Abstract
Infection plays a significant role in the relapse of chronic rhinosinusitis (CRS), however, the role of primary human nasal epithelial cells (HNECs) in this process is largely unknown. Here, we determined the effect of Toll-like receptor (TLR) agonists and inflammatory cytokines on mucosal barrier integrity and immune response of HNECs. TLR 1–9 agonists and inflammatory cytokines were applied to submerged and/or air-liquid interface (ALI) cultures of HNECs from CRS patients and controls for 24 hours. Interleukin-6 (IL-6) protein levels were determined by ELISA. Mucosal barrier integrity was measured via Transepithelial Electrical Resistance and passage of fluorescently-labelled dextrans. IL-1β and IFN- γ significantly increased IL-6 production in HNECs derived from CRS patients and controls, however, a dose-dependent effect was observed in CRS-derived HNECs only.
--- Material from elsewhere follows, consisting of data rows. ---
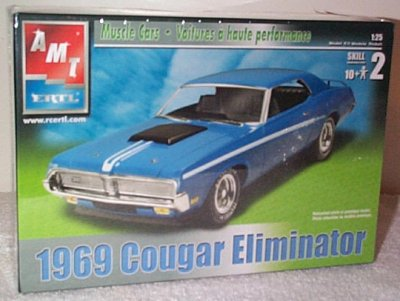 '69 Mercury Cougar Eliminator Model Kit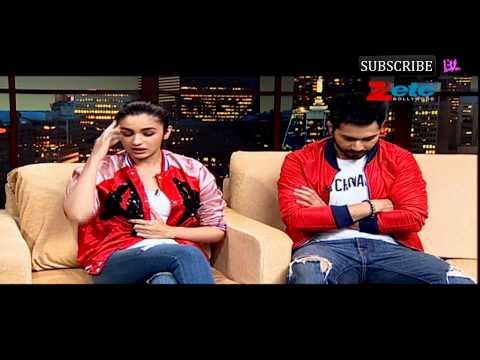 Varun Dhavan & Alia Bhatt - ETC Bollywood Business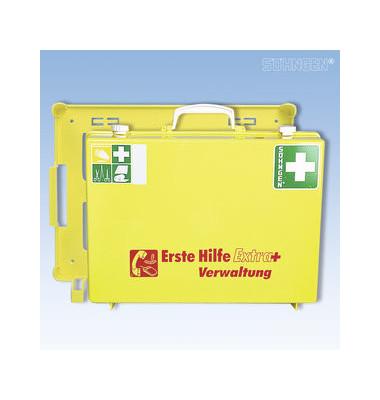 Erste Hilfe-Koffer Extra+ Verwaltung gelb gefüllt DIN 13157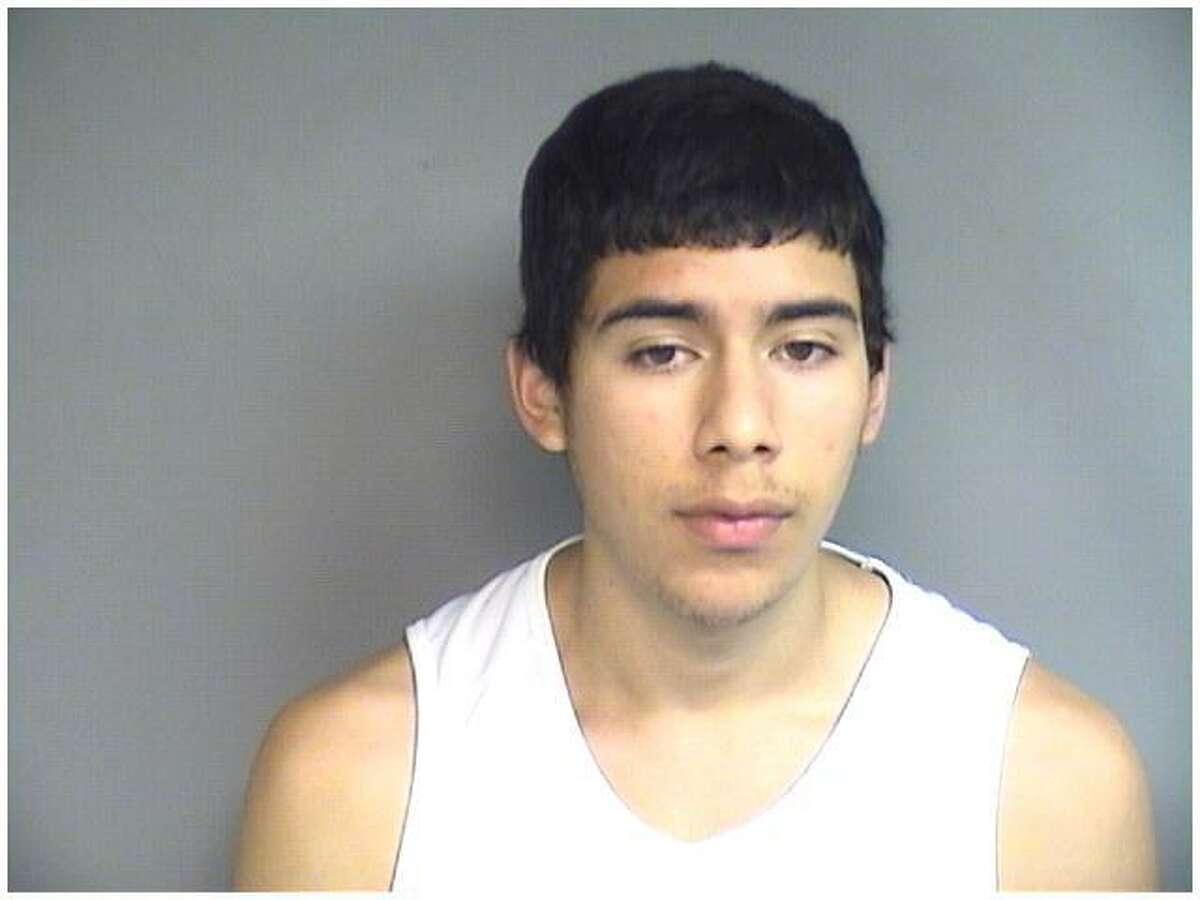 Bryan Alfaro, 19, of Stamford, was charged with carjacking early Monday morning.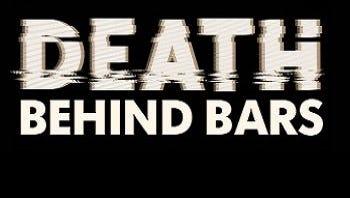 Death behind bars logo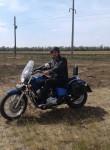 Evgeniy, 58  , Astana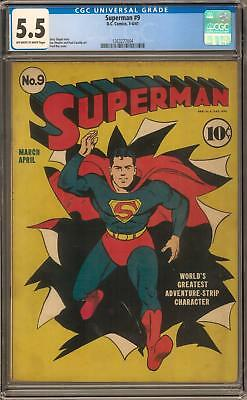Superman #9 CGC 5.5 (OW-W)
Stimulation with Poly (I:C) LMW induced a 15 to 17 fold increase in IL-6 production by HNEC-ALI control cells (p < 0.05) and HNEC-ALI-CRS cells (p = 0.004) whilst a 2.5 fold increase was observed in CRS HNEC submerged cultures. Priming of cells with Poly (I:C) LMW reduced subsequent IL-6 secretion upon stimulation with TLR 2–4 agonists. Poly (I:C) LMW exerts a potent pro-inflammatory effect on HNECs and reduces a subsequent immune activation by TLR agonists.
Highlights
The sinonasal mucosa has been widely recognised as protecting the host from invasion by harmful environmental toxins and micro-organisms by forming a structural barrier
Different concentrations of Tumour Necrosis Factor-α (TNF-α), Interferon-γ (IFN-γ), Interleukin-1β (IL-1β) and the Th17 cytokines IL-17, IL-22, and IL-26 were applied to the basal chamber of human nasal epithelial cells (HNECs)-air-liquid interface (ALI) monolayers derived from non-chronic rhinosinusitis (CRS) control patients (n = 5, 3 males, 2 females aged 30–50 years) and CRSwNP patients (n = 5, all males aged 45–65 years, 3 were diagnosed with grass-pollen allergy and 4 with asthma) for 24 hours followed by measuring secreted IL-6 protein levels using Enzyme-Linked Immunosorbent Assay (ELISA)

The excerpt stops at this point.